Tidak hanya itu, menurutnya, BMH juga memberikan insentif kepada dua orang dai, ustadz Wiadi dan ustadzah Titi. Keduanya warga Pucuan yang setiap hari bertugas mengelola masjid. Untuk bidang pendidikan, BMH juga rutin memberikan bantuan beasiswa dan perlengkapan sekolah: seragam, buku, tas dan sebagainya.
“InsyaAllah kita akan konsen melakukan pembinaan di tempat ini,” ujarnya.
Alhamdulillah, kondisi keberagamaan warga Pucuan bersinar kembali. Shalat Jumat, kajian keagamaan, dan kegiatan TPA berjalan. Hal itu menambah eksotime alam. Setidaknya, duduk menghadap tambak dan menikmati sepoi-sepi udara sambil mendengarkan anak-anak mengaji.
Menurut Cak Dwi, sampai saat ini ada sekitar 50 KK penghuni kampung yang cukup terpencil ini.

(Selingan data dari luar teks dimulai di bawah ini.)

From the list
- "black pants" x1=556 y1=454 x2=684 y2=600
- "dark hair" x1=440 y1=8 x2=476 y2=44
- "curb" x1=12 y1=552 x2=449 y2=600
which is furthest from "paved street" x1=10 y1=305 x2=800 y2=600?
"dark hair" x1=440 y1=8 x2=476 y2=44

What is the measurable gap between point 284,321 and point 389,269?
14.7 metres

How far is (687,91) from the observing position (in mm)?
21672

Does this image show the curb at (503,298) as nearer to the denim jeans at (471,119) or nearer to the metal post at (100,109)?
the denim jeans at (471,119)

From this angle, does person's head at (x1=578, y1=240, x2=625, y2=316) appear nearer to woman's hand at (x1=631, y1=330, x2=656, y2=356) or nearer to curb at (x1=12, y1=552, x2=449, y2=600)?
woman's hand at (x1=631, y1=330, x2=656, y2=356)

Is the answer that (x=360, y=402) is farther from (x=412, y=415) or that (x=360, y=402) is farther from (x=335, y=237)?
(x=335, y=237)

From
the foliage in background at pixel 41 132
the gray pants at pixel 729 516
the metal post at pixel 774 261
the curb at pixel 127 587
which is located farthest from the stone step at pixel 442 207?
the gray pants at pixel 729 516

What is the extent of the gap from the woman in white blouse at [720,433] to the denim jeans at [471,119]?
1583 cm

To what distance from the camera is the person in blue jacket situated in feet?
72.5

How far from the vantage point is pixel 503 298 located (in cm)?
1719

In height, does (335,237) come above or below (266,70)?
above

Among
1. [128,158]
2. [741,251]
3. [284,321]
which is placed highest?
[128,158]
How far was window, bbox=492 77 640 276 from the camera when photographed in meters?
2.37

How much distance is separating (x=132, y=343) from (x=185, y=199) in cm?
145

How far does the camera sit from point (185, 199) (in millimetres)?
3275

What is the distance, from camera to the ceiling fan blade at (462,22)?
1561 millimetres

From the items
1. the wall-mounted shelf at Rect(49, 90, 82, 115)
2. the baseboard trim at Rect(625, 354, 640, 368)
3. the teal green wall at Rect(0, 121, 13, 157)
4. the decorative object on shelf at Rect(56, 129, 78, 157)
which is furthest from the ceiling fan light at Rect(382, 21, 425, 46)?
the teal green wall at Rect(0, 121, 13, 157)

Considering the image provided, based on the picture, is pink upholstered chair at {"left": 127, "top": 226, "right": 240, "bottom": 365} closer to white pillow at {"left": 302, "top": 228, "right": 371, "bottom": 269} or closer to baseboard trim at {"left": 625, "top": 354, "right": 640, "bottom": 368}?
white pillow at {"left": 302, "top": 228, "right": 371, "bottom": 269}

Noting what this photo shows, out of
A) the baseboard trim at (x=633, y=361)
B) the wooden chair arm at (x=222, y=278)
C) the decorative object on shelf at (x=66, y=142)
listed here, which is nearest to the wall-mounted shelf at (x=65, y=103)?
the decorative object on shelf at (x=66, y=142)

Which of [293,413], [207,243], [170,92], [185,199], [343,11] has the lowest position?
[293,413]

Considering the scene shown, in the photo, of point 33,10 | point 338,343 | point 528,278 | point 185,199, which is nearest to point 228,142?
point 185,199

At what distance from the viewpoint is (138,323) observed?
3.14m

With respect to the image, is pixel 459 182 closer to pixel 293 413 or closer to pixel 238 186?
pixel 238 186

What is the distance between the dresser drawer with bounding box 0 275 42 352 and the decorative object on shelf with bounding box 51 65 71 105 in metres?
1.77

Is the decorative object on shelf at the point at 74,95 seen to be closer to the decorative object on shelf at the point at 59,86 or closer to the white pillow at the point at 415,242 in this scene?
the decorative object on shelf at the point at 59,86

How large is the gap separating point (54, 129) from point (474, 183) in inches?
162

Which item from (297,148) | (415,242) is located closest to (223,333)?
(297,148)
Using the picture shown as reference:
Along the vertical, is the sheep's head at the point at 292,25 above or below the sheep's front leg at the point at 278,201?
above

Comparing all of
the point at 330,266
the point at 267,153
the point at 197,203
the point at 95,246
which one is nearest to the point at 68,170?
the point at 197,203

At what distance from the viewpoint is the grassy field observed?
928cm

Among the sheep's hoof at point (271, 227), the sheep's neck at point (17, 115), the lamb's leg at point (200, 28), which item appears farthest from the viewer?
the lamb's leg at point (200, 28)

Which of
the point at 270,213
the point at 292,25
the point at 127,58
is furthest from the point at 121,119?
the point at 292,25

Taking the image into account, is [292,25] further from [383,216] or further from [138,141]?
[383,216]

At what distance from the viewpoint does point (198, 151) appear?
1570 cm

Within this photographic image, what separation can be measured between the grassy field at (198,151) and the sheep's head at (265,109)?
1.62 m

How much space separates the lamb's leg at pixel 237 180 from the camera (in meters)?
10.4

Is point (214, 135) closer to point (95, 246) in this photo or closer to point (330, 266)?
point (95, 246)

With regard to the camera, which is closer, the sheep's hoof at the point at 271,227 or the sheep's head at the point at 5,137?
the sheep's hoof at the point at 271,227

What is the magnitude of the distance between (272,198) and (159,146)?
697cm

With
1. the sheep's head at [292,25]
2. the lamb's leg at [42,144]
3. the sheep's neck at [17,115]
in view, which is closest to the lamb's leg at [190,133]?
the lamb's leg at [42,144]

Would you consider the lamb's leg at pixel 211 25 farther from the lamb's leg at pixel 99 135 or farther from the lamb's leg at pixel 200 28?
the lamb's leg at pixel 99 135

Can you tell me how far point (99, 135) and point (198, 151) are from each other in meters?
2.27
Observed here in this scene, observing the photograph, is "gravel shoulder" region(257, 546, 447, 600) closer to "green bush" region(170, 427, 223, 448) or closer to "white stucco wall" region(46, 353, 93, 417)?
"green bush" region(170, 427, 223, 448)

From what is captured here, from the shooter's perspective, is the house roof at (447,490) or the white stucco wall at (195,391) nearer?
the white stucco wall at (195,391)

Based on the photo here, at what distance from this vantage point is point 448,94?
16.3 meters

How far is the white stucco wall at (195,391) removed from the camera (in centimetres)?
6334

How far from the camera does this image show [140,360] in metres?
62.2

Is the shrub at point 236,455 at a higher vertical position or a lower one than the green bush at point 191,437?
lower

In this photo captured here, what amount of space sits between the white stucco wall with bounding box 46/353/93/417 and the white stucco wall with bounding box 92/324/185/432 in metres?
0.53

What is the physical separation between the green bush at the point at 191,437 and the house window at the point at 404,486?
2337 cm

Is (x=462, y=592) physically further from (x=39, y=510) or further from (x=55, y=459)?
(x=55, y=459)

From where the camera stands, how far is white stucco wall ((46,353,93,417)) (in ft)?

Di sisi lain, perkembangan anak-anak sudah semakin cepat. Untuk untuk mengatasi sekolah anak-anak usia masih SD, nampak tak ada kesulitan. Hanya saja, sebentar lagi usia SMP dan SMU akan semakin banyak. Sementara untuk sekolah ke luar dengan kondisi transportasi seperti ini jelas sesuatu yang merepotkan.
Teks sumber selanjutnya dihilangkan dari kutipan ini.